[Text under study]

- Directed by: Claude Autant-Lara
- Written by: Claude Autant-Lara Roland Laudenbach Ghislaine Autant-Lara
- Based on: Monsieur Dupont est mort by Paul Vialar
- Produced by: Joseph Bercholz
- Starring: Danielle Darrieux Henri Vilbert Claude Laydu
- Cinematography: André Bac
- Edited by: Madeleine Gug
- Music by: René Cloërec
- Production company: Les Films Gibé
- Distributed by: Pathé Consortium Cinéma
- Release date: 4 September 1953;
- Running time: 105 minutes
- Country: France
- Language: French

= Good Lord Without Confession =

1953 film

Good Lord Without Confession (French: Le Bon Dieu sans confession) is a 1953 French drama film directed by Claude Autant-Lara and starring Danielle Darrieux, Henri Vilbert and Claude Laydu. It was shot at the Francoeur Studios in Paris. The film's sets were designed by the art director Max Douy. The film premiered at the Venice Film Festival in September 1953 and went on general release in France the following month. Henri Vilbert won the Volpi Cup for Best Actor for his performance.

[/Text under study]
[Listed entries]

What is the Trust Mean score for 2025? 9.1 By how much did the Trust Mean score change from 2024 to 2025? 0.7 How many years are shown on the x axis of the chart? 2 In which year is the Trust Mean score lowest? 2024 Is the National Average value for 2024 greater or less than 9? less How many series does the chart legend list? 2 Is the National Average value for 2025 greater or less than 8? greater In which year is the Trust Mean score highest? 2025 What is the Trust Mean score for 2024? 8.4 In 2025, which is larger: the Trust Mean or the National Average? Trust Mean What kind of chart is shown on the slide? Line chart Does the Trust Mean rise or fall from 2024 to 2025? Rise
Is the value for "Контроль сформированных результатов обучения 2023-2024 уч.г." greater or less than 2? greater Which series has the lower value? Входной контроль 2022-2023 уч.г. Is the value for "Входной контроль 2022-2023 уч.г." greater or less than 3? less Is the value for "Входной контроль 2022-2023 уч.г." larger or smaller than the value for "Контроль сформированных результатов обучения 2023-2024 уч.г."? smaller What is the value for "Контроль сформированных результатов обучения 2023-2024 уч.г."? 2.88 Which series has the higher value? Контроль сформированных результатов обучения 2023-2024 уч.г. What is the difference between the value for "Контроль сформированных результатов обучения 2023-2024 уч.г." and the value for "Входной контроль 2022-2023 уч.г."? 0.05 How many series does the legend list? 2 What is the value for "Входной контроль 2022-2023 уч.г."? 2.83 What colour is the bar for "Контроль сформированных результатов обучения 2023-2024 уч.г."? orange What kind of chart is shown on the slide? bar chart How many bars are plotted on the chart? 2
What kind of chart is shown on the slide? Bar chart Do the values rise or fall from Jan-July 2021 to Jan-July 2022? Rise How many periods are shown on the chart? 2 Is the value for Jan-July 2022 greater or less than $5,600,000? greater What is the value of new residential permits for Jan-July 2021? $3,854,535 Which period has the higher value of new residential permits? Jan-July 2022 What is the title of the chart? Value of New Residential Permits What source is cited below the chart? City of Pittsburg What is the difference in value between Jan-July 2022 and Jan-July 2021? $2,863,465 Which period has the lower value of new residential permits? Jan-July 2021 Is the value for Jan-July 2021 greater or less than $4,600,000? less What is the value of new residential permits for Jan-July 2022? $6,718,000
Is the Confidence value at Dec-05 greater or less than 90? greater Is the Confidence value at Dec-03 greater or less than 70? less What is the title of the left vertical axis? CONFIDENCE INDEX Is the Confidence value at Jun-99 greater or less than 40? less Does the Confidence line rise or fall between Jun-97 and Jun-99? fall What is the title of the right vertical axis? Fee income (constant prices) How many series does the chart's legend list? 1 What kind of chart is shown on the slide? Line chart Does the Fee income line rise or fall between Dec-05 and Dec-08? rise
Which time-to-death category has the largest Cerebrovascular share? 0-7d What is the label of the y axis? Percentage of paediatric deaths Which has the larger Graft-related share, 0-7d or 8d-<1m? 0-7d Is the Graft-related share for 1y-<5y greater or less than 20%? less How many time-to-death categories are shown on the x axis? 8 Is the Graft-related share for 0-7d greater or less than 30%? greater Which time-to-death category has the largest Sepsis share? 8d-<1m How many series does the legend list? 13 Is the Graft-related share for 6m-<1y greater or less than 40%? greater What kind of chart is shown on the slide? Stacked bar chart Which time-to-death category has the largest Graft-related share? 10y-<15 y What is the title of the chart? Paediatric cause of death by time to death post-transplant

[/Listed entries]

> [Work order 1]: In the article on the film Good Lord Without Confession, how does the stretch from "Good Lord Without Confession (French: Le" through "for his performance." read once "general release" is renamed "wide release"?
> [Work order 2]: How would you put the sentence "It was shot at the Francoeur Studios in Paris." from the article on the film Good Lord Without Confession into Spanish?

> [Response area 1]:
Good Lord Without Confession (French: Le Bon Dieu sans confession) is a 1953 French drama film directed by Claude Autant-Lara and starring Danielle Darrieux, Henri Vilbert and Claude Laydu. It was shot at the Francoeur Studios in Paris. The film's sets were designed by the art director Max Douy. The film premiered at the Venice Film Festival in September 1953 and went on wide release in France the following month. Henri Vilbert won the Volpi Cup for Best Actor for his performance.

> [Response area 2]: Se rodó en los Estudios Francoeur de París.